A sessão desta terça-feira (15) do Supremo Tribunal Federal (STF) não coloca apenas Alexandre de Moraes sob pressão. Ela também expõe um dilema para o presidente Lula: como preservar a relação institucional com o Supremo sem deixar que a crise envolvendo um de seus ministros seja incorporada à imagem do governo.
Esse talvez seja o principal cálculo político por trás da movimentação recente de Lula.
O presidente não tem adotado uma defesa pessoal de Moraes diante das acusações relacionadas ao Banco Master. A linha escolhida é mais cuidadosa: as denúncias devem ser investigadas, mas não cabe antecipar uma conclusão. Ao mesmo tempo, Lula passou a fortalecer sua relação com Edson Fachin, presidente da Suprema Corte.
Quanto mais a discussão sobre Moraes se transforma em uma disputa política, maior é o risco de Lula ser arrastado para dentro dela. Aproximar-se da presidência de Fachin ajuda o Planalto a sustentar a imagem de que sua relação é com o Supremo como instituição, e não com a defesa individual de um ministro.
O problema é que a estratégia tem um limite.
Se a sessão terminar sem a abertura de uma investigação contra Moraes, adversários de Lula terão um argumento pronto para explorar politicamente: o de que o governo teria influência suficiente sobre o Supremo para proteger o magistrado. Não é necessário que essa interpretação corresponda aos fatos para que ela seja utilizada eleitoralmente. Basta que encontre espaço no debate público.
É justamente aí que o caso deixa de ser exclusivamente jurídico.
Moraes, por sua vez, adotou uma estratégia diferente. Em sua manifestação ao STF, o ministro não apenas negou as conversas atribuídas a ele com Daniel Vorcaro, ex-dono do Banco Master, como também rejeitou qualquer favorecimento relacionado ao escritório de sua esposa, Viviane Barci.
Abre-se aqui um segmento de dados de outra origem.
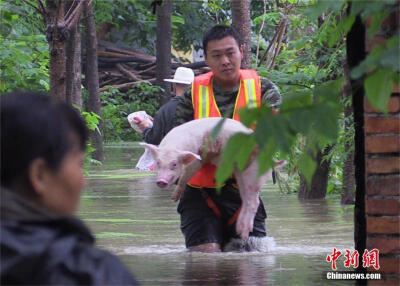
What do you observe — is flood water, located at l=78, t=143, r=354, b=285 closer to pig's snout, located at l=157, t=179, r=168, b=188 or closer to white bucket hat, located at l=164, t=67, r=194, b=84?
pig's snout, located at l=157, t=179, r=168, b=188

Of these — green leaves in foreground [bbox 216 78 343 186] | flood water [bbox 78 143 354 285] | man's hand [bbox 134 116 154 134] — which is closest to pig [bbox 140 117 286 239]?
flood water [bbox 78 143 354 285]

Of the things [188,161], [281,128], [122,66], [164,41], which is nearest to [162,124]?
[188,161]

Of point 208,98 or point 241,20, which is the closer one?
point 208,98

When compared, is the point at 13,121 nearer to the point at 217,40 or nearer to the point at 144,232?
the point at 217,40

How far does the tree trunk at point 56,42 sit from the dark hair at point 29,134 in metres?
7.26

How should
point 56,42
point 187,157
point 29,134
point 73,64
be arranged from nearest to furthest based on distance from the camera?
point 29,134, point 187,157, point 56,42, point 73,64

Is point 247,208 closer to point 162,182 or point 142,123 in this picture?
point 162,182

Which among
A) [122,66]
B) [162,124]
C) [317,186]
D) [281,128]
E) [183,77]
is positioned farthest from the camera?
[122,66]

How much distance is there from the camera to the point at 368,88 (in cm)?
358

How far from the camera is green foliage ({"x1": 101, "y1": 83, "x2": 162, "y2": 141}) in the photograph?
32.8 m

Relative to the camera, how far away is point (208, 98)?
332 inches

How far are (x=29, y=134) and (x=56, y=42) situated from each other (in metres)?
7.55

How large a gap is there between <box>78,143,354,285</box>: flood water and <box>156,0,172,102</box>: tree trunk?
10415 mm

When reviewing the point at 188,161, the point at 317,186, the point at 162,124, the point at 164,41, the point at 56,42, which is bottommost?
the point at 317,186
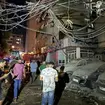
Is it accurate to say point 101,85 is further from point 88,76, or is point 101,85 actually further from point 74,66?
point 74,66

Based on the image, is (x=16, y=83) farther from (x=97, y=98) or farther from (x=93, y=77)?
(x=93, y=77)

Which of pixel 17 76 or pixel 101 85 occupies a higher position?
pixel 17 76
Mas a defesa foi além da negativa das acusações. Moraes procurou apresentar o episódio dentro de uma disputa política mais ampla, relacionando a ofensiva contra sua atuação ao ambiente que resultou nos ataques de 8 de janeiro e à investigação sobre a tentativa de golpe.
Essa escolha também revela a dimensão do conflito. O ministro não está tratando o caso apenas como uma controvérsia sobre fatos específicos. Ele tenta demonstrar que existe uma ofensiva política contra sua atuação no STF.
O resultado é uma disputa de narrativas que se sobrepõe à própria discussão jurídica.
De um lado, Moraes precisa responder às acusações envolvendo Vorcaro e o Banco Master. De outro, existe uma tentativa de enquadrar o episódio como parte de uma reação política contra o ministro. E, no meio disso, Lula precisa evitar que qualquer desfecho seja convertido em um problema direto para seu governo.
A presença de Cristiano Zanin e Flávio Dino, ambos indicados por Lula, adiciona outro ingrediente à sessão. Os dois são considerados próximos das posições de Moraes, assim como Gilmar Mendes. Mas reduzir o julgamento a uma divisão entre grupos seria simplificar um caso que ganhou contornos muito mais complexos dentro da Corte.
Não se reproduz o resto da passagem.